Background: HAART suppresses HIV-1 replication but cannot eliminate the virus because HIV-1 establishes latent infection, predominantly in resting memory CD4⁺ T cells. Interruption of HAART leads to rapid rebound of viremia from this and possibly other stable reservoirs. Life-long ART is therefore required. Efforts to purge the latent reservoir have focused on reactivating latent proviruses without inducing global T cell activation. However, the killing of the infected host cells after virus reactivation, which is essential for elimination of the reservoir, has not been assessed. If the reactivation latent HIV-1 does not cause the death of the infected host cells, this eradication strategy will fail.

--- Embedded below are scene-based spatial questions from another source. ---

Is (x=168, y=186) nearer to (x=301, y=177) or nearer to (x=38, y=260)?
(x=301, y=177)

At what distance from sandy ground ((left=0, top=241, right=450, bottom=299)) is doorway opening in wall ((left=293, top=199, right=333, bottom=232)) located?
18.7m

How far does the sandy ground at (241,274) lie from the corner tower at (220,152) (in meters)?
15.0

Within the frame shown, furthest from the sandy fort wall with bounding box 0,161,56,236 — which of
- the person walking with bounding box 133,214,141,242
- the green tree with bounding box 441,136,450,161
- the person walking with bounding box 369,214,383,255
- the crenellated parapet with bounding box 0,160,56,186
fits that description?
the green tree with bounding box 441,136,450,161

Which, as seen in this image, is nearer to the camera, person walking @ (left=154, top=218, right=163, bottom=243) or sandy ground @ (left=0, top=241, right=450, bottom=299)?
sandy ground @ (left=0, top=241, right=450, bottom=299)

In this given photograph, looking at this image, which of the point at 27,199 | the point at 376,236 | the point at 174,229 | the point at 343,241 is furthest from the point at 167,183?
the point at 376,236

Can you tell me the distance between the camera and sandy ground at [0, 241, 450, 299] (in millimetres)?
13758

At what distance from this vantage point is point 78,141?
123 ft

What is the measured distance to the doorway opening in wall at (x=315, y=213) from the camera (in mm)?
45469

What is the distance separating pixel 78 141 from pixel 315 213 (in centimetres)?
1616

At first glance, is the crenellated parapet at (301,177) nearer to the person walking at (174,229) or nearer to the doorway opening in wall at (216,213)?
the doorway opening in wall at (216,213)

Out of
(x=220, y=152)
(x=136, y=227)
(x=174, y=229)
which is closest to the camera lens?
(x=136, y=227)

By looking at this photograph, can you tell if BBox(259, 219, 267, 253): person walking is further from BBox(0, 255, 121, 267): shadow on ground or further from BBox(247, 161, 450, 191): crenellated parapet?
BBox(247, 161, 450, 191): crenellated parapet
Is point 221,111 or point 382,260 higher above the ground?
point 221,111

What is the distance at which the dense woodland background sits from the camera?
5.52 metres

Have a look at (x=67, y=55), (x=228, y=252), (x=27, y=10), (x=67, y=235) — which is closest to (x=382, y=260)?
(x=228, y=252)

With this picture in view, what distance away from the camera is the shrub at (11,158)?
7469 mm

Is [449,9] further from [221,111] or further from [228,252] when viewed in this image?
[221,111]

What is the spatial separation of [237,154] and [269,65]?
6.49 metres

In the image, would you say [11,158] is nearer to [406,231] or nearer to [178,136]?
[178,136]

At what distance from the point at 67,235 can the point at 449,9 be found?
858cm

Methods:  In this study, we generated latently infected resting CD4⁺ T cells in vitro from primary CD4⁺ T cells from patients on HAART. Latently infected resting CD4⁺ T cells were treated with suberoylanilide hydroxamic acid (SAHA), an HDAC inhibitor that reactivates latent HIV-1 without inducing global T cell activation. Death of infected CD4⁺ T cells was monitored with or without the presence of autologous CD8⁺ T cells from patients on HAART.

Results:  After reversal of latency, infected resting CD4⁺ T cells survived despite viral cytopathic effects (CPE), even in the presence of autologous CD8⁺ T cells from most patients on HAART. Killing of infected cells was observed only at high E:T ratios after a longer period of co-culture. Antigen-specific stimulation of CD8⁺ T cells before co-culture partially restored the cytolytic T lymphocyte (CTL) functions and led to efficient killing of latently infected cells.

Conclusions:  Resting CD4⁺ T cells latently infected with HIV-1 will not be killed by either viral CPE, or host CTL responses after virus reactivation. Stimulating HIV-1-specific CTL prior to reactivating latent HIV-1 may be essential for successful eradication efforts and should be considered in future clinical trials.